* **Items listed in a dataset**
++++++

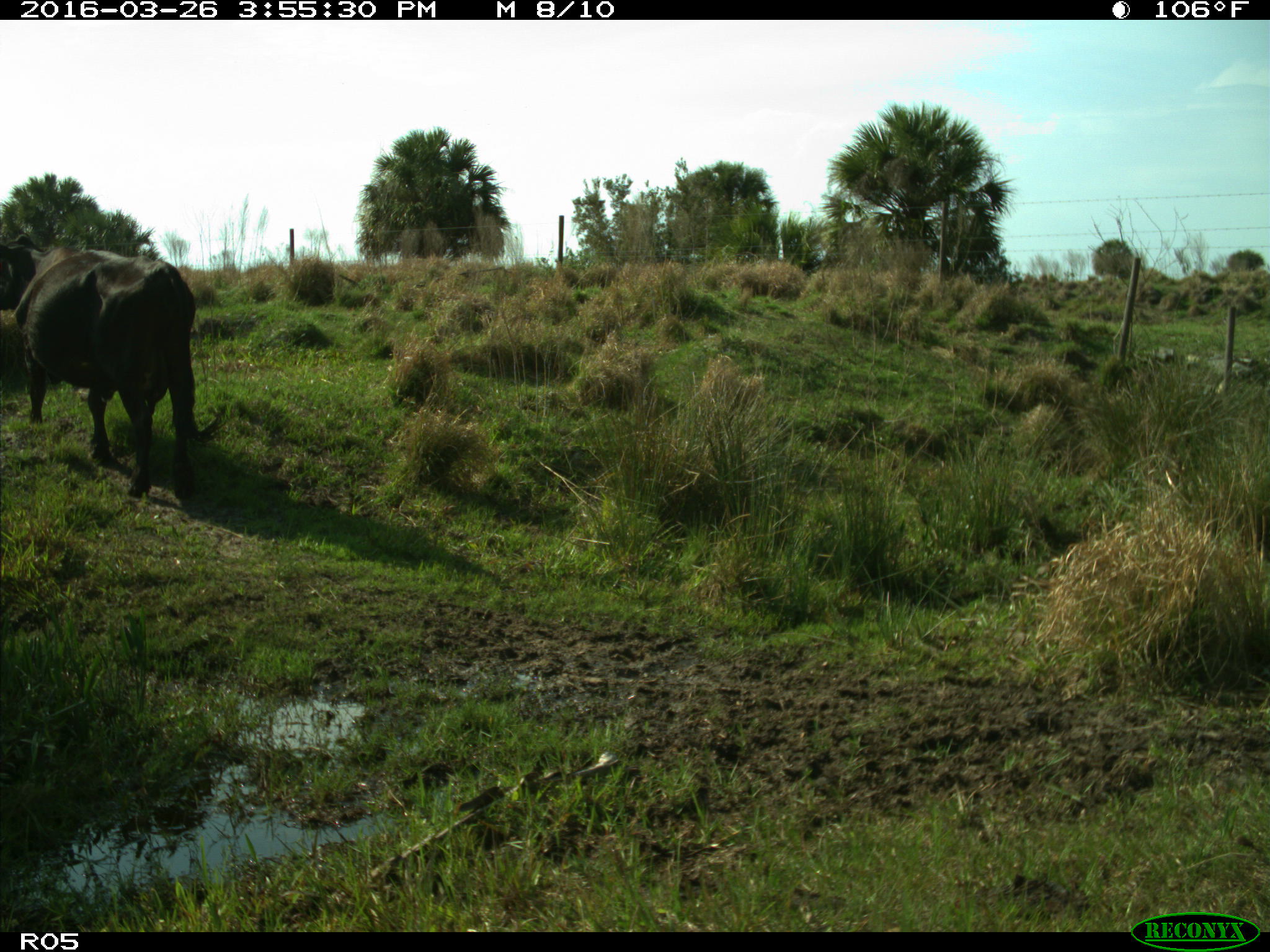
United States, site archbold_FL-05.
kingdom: Animalia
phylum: Chordata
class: Mammalia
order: Artiodactyla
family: Bovidae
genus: Bos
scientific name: Bos taurus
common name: domestic cow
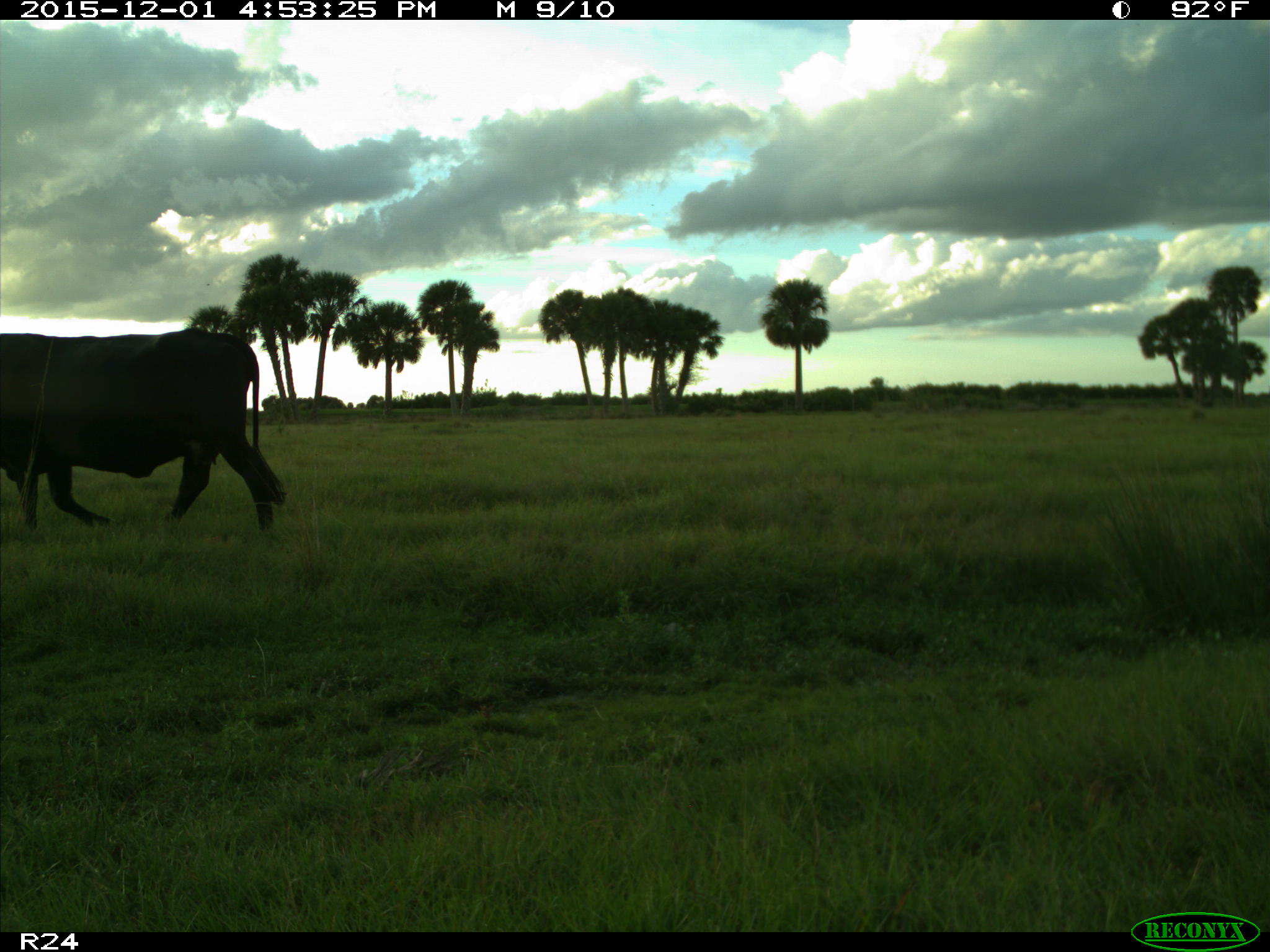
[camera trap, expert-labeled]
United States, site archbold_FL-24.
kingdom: Animalia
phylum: Chordata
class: Mammalia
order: Artiodactyla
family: Bovidae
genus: Bos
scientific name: Bos taurus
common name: domestic cow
Bos taurus (domestic cow).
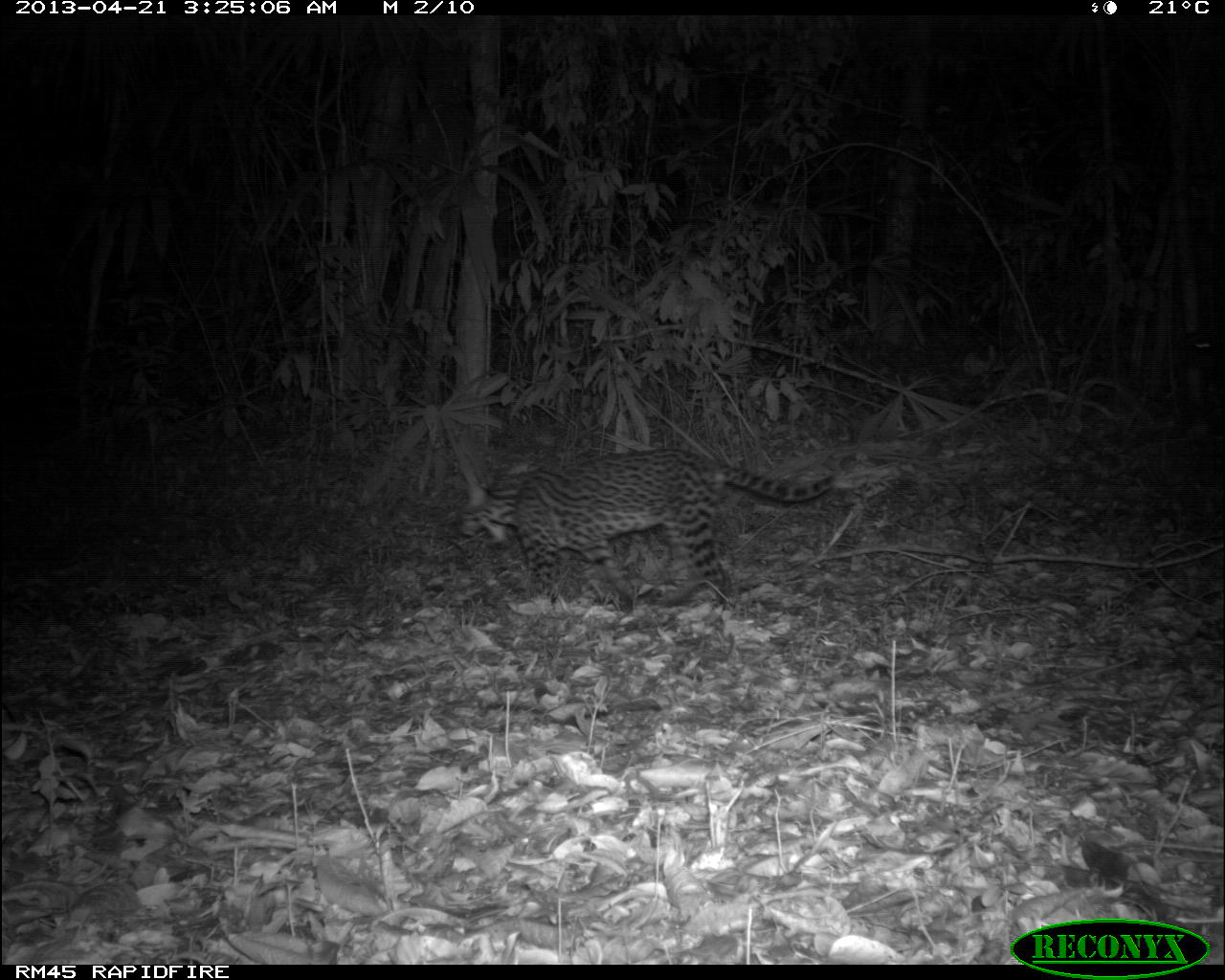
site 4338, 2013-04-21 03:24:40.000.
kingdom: Animalia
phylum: Chordata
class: Mammalia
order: Carnivora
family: Felidae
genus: Leopardus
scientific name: Leopardus pardalis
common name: ocelot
Leopardus pardalis (ocelot), count 1.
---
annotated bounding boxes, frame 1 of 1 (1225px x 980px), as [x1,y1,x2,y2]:
leopardus pardalis: [457,446,838,614]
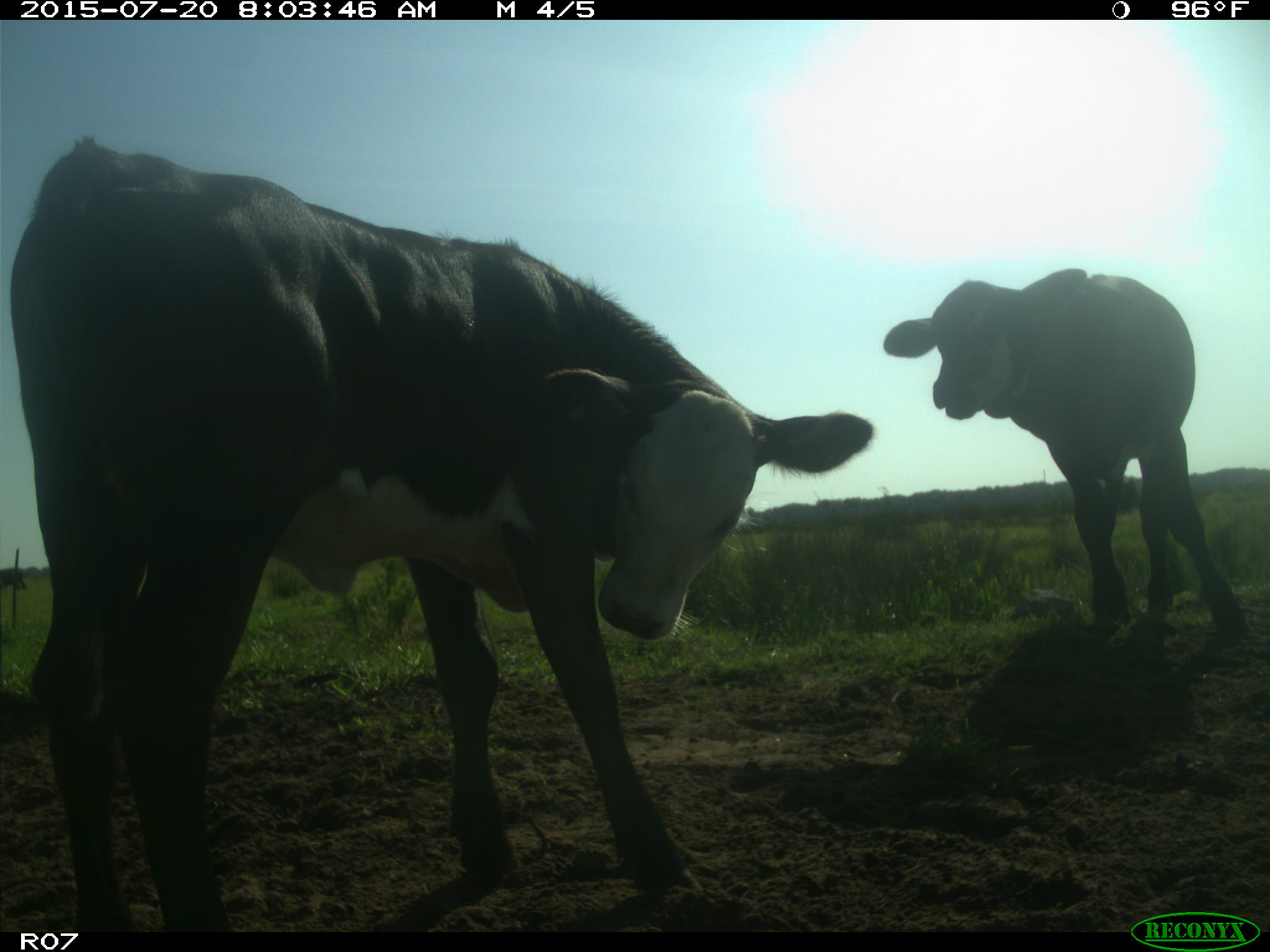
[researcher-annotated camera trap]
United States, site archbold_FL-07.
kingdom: Animalia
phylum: Chordata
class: Mammalia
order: Artiodactyla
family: Bovidae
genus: Bos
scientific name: Bos taurus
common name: domestic cow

++++++

* **The problem**
Copy each line in the entries above where "camera" turns up.

* **Exercise answer**
[camera trap, expert-labeled]
[researcher-annotated camera trap]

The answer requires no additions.